HARD TO BELIEVE YOU HAVEN'T WON SINCE? "No. What's harder to believe is that we won then. I was with Felix then and we were going to heck in a handbasket at that point in time. We were in a free fall. All of a sudden we won a race and we said, 'How?' That was '95 and then in '97 I started my own deal. We went up there and almost won the race in '97. We got beat on fuel mileage. We ended up running third and led a lot of the race that day. That's what is bizarre, is the times I've run the worst and the years I've run the worst, it seems like I've run the best at Dover. I probably shouldn't have won that race in '95. Looking back, everything just worked. If you go back and look at that day, look at that race, there were so many things that had to fall just right in order for us to win. There have been times when things didn't fall right and we didn't win. Is it hard to believe I haven't won since? No. We were in a free fall in '95, a free fall in '96 and I started my own deal in '97 and have tried to build something back. It surprised me with as good as the Pontiacs ran in '97 and as good as we ran that year I thought we might fall into one, not that we should have won one, but I thought we might fall into one. And then '98 was a bad year. That's why I moved back to Petty Enterprises. I can look back and say since '94 I can't believe I've won a couple of races with as bad as the total picture has been."

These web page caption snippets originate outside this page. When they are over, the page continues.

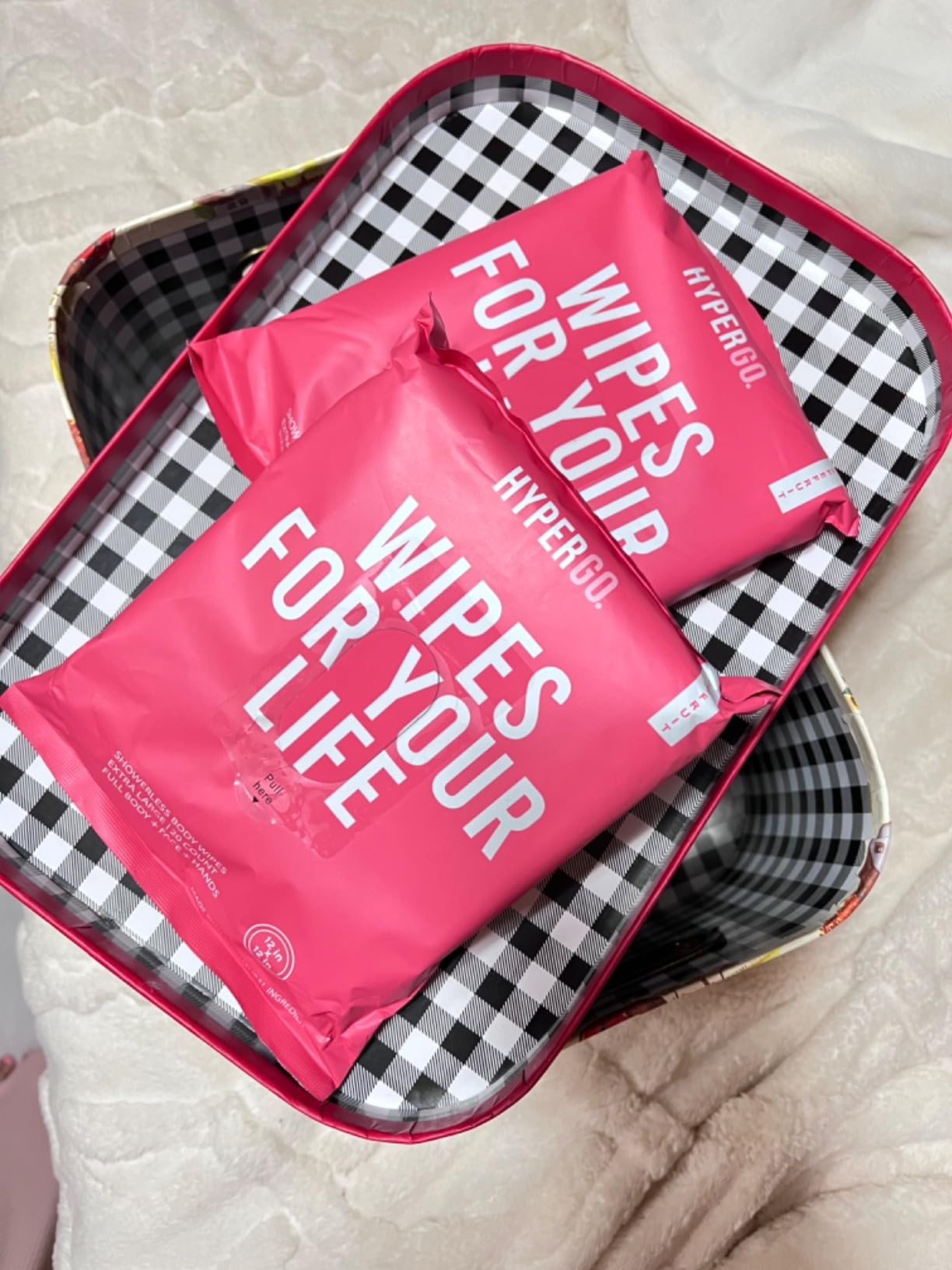 Two pink packages labeled 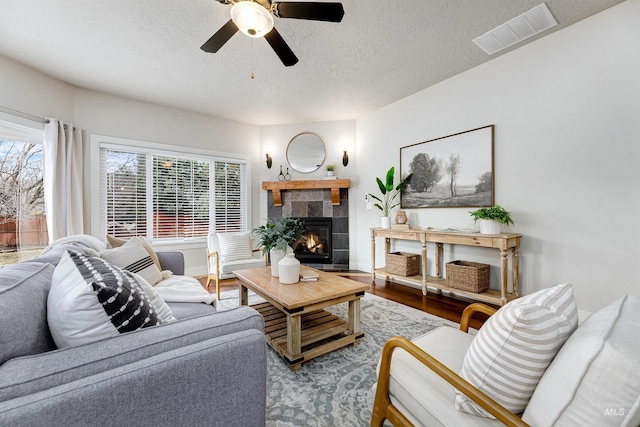 living area featuring visible vents, a fireplace, a textured ceiling, and wood finished floors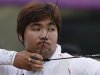 South Korea's Im Dong-hyun takes aim during the men's archery individual ranking round of the London 2012 Olympics Games at the Lords Cricket Ground in London
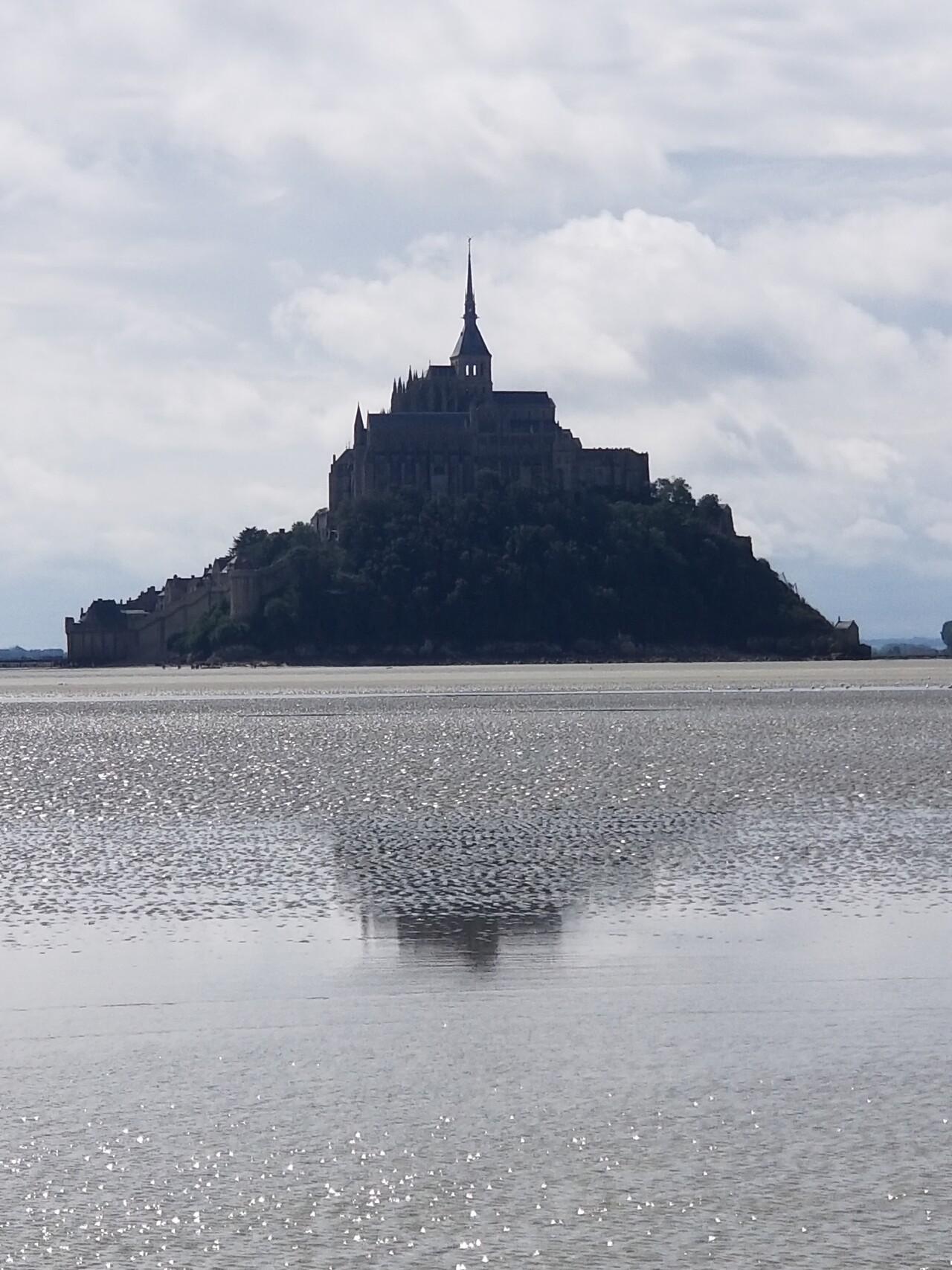 Le Mont-Saint-Michel en Normandie, se reflétant dans la mer.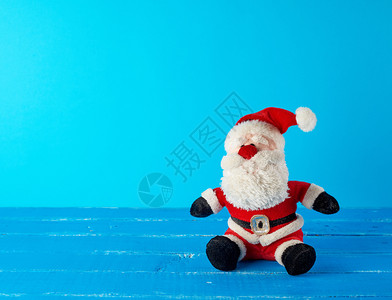 穿着红色西装坐在蓝背景上圣诞节背景图片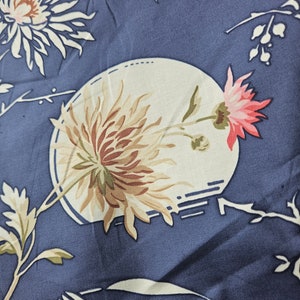 May include: Close-up of a blue fabric with a floral pattern. The design features large, stylized flowers in shades of cream, brown, and pink, set against a backdrop of blue. Delicate white branches and leaves complete the botanical theme.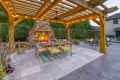 Outdoor living in Delaware County, PA comes alive with a wooden pergola adorned with string lights. A lit stone fireplace and a fire pit add warmth, while the dining table set on a tiled floor with rugs, potted plants, and comfy chairs enhance this beautifully hardscaped scene.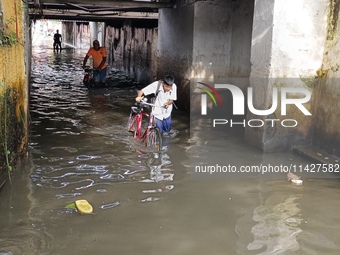 Commuters are wading through a waterlogged subway during the monsoon rain in Kolkata, India, on July 22, 2024. (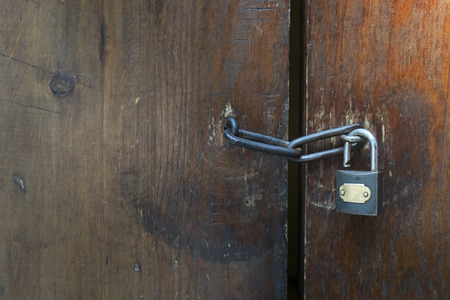 Locked old wooden doorの写真素材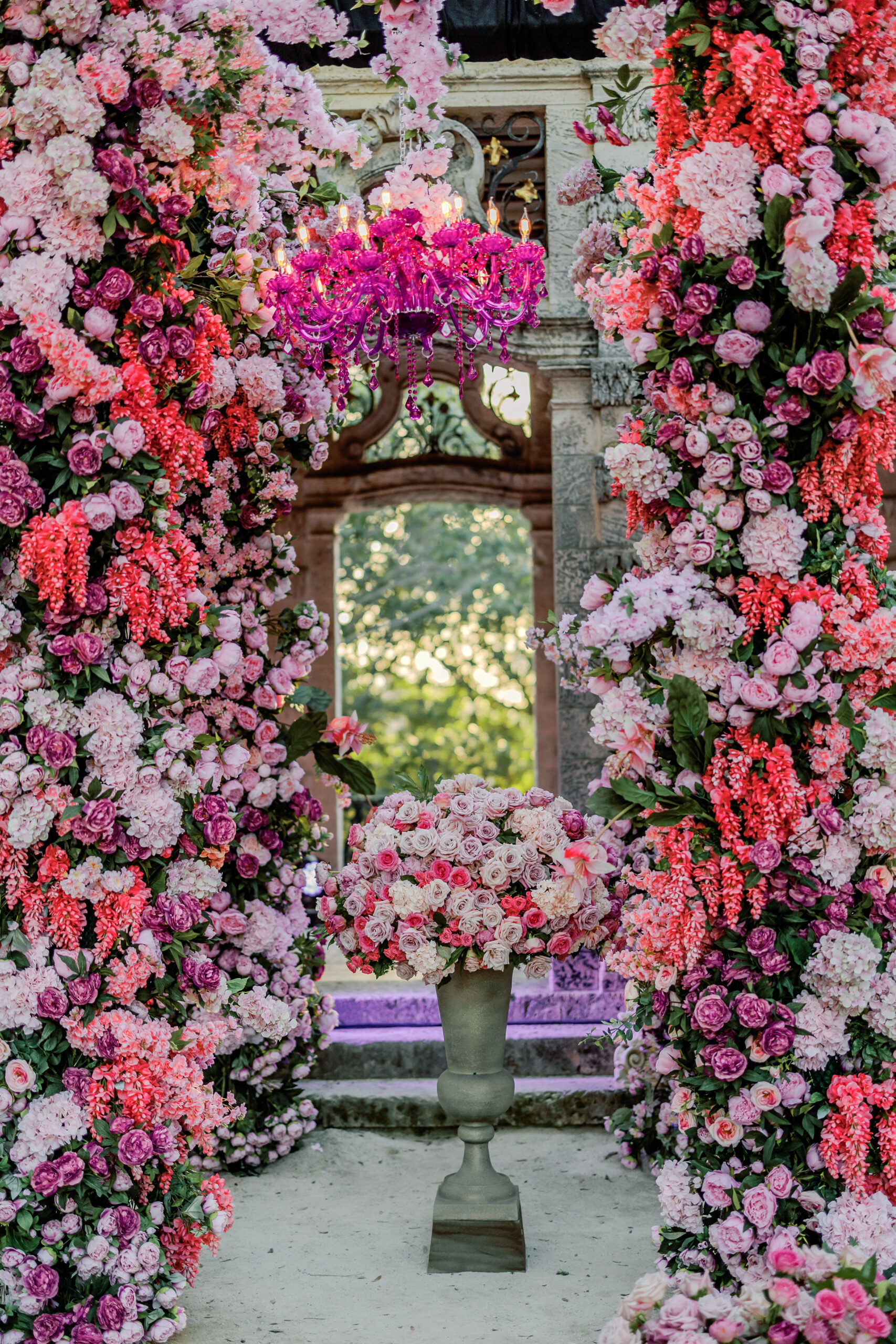 Ceremony floral arch with chandelier detail by Flowers by Semia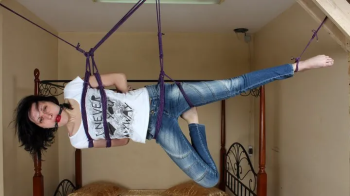 Ballgagged barefoot Ola in white t-shirt and blue jeans, suspended with violet hemp rope sideways, is tickled by camera.webp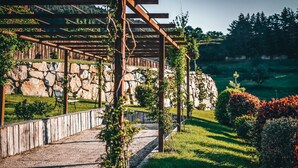 A covered outdoor seating area with stone walls and a gravel path. - gite / house ardéchoise of character with swimming pool (Labatie-D'andaure)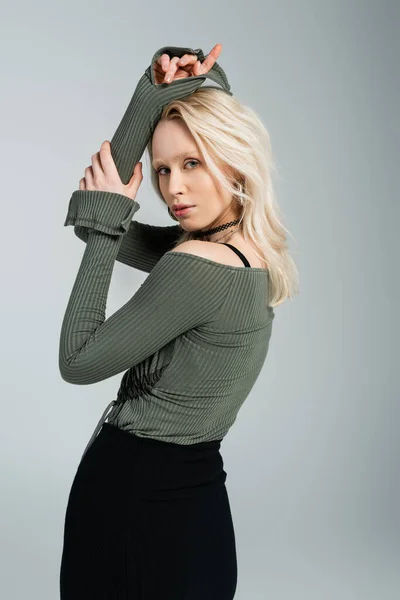 blonde woman in long sleeve shirt and black skirt looking at camera while posing isolated on grey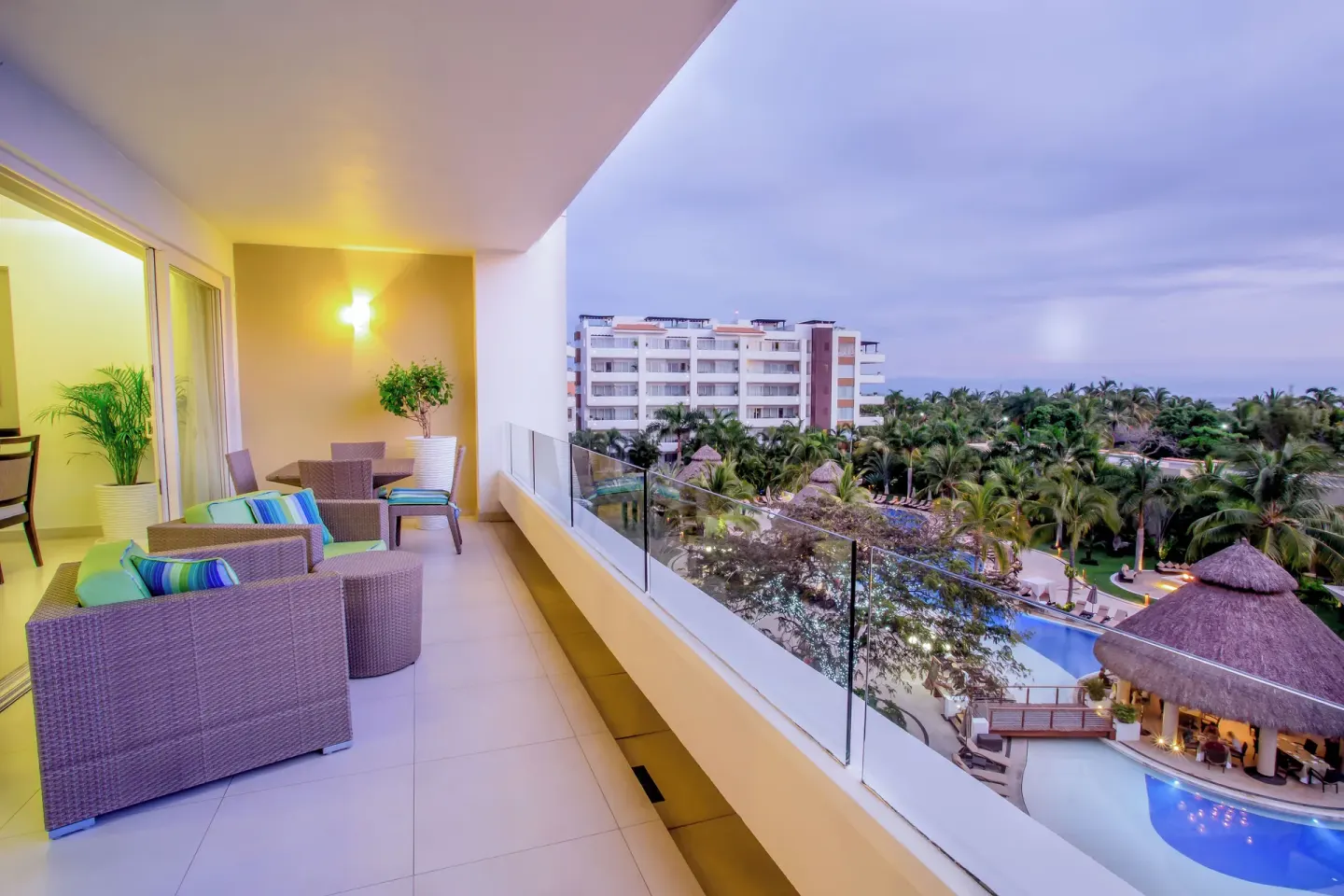 One-Bedroom Ocean View Suite balcony with seating and ocean view at Marival Distinct World Spa.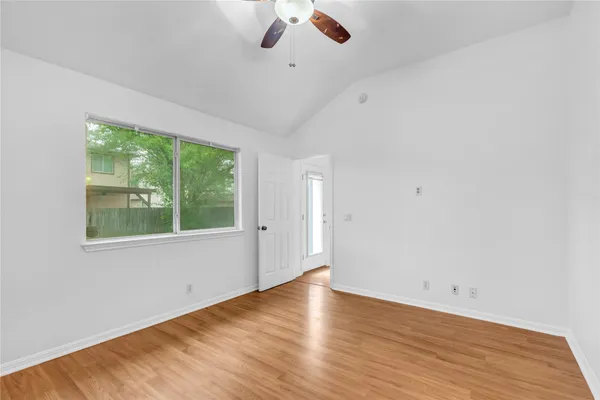 an empty room with a window and wooden floor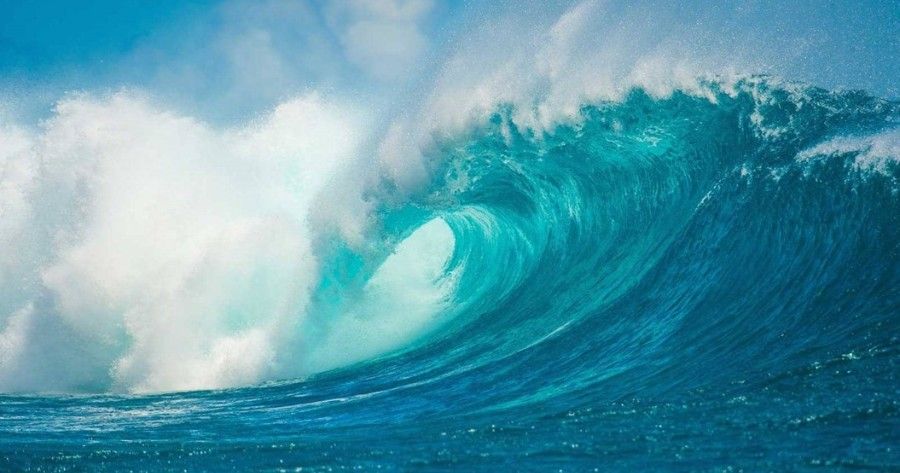 A large wave in the ocean with a blue sky in the background.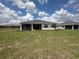 Exterior view of home showcasing backyard and patio at 9871 Sw 105Th Ct, Ocala, FL 34481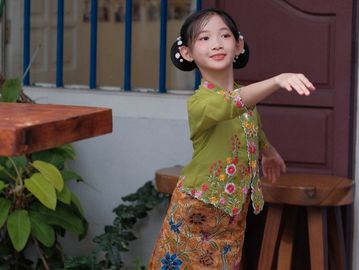 Young girl in traditional attire performing a dance gesture.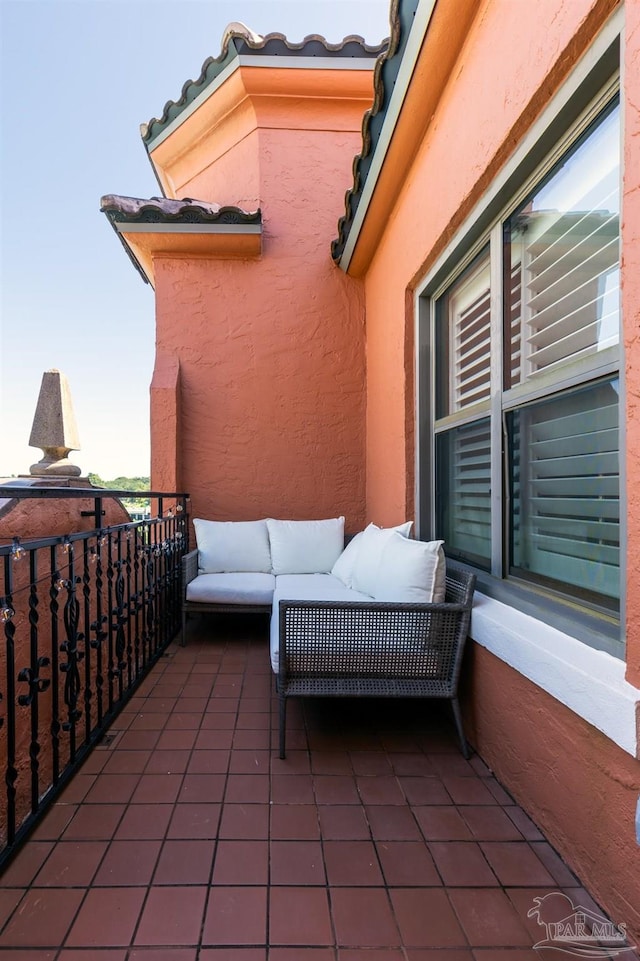 view of patio featuring a balcony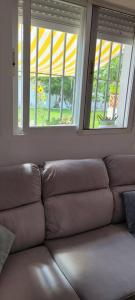 - un canapé dans le salon avec 2 fenêtres dans l'établissement Casa con piscina privada y jardín, à Chiclana de la Frontera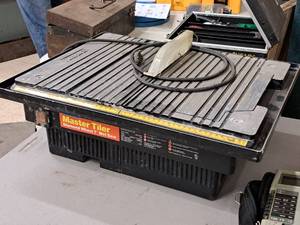 lot 170 image: Plasplugs Master Tiler 7 Wet Saw w Diamond Wheel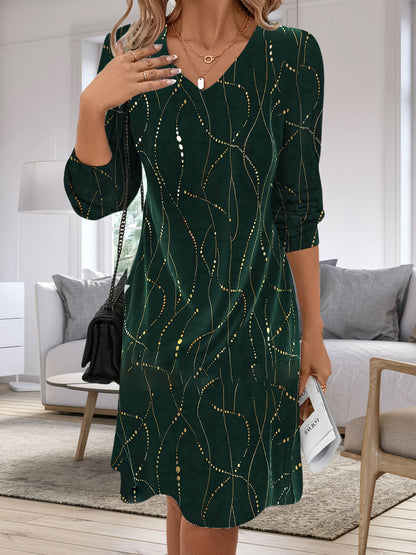 Robe verte motif doré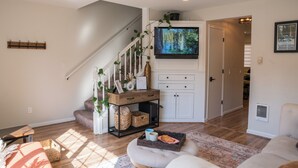 A living room with a staircase, a television mounted above a cabinet, and a sofa.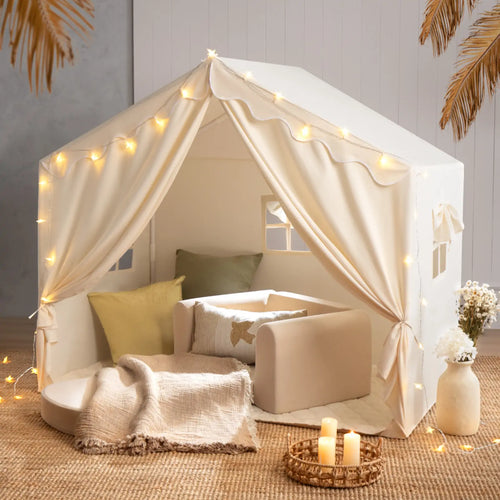 The Tiny Land® Kids Tent – Large Cozy Tent with Star Lights by Tiny Land features soft pillows, a blanket, and a small sofa on a woven rug, creating a warm, inviting atmosphere perfect for kids to play and relax.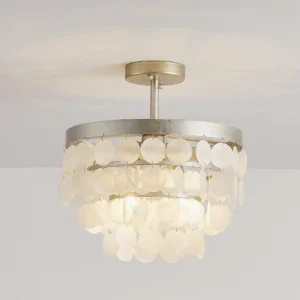 Brielle ceiling lamp glowing upward angle with warm light through layered capiz shell shade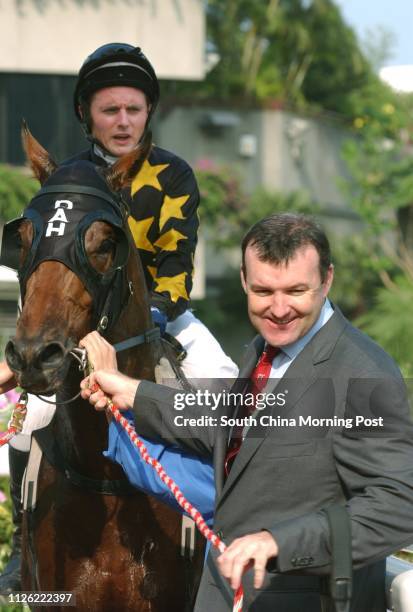 Race 4 winner horse no. 3 Tom's First with jockey Shane Dye and trainer David Hayes in the HORSE RACING AT SHA TIN RACECOURSE.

YOU LIKE DOVER AND A LOT OF DRIVERS DON'T. IS THAT AN ADVANTAGE FOR YOU? "If you don't like it you're not beat before you get there, but if you don't like it you're apprehensive. That's what it is. I don't like Darlington. I know I struggle when I get to Darlington. I know that right off the top of my head. Therefore, mentally I take myself out of the picture there sometimes. Guys that really don't like Dover take themselves out. The guys that really do like it just like to have fun and you have a good time. When you're relaxed and having fun and you know you're going to run good, then it makes it easier to race. I ran good there the first time I went. A lot of people don't like Bristol, I like Bristol, but I hate Darlington. Most all other places I'm pretty good at. The places I really like to go to, like Dover and Watkins Glen, where I can have fun by driving a race car, then I can run good."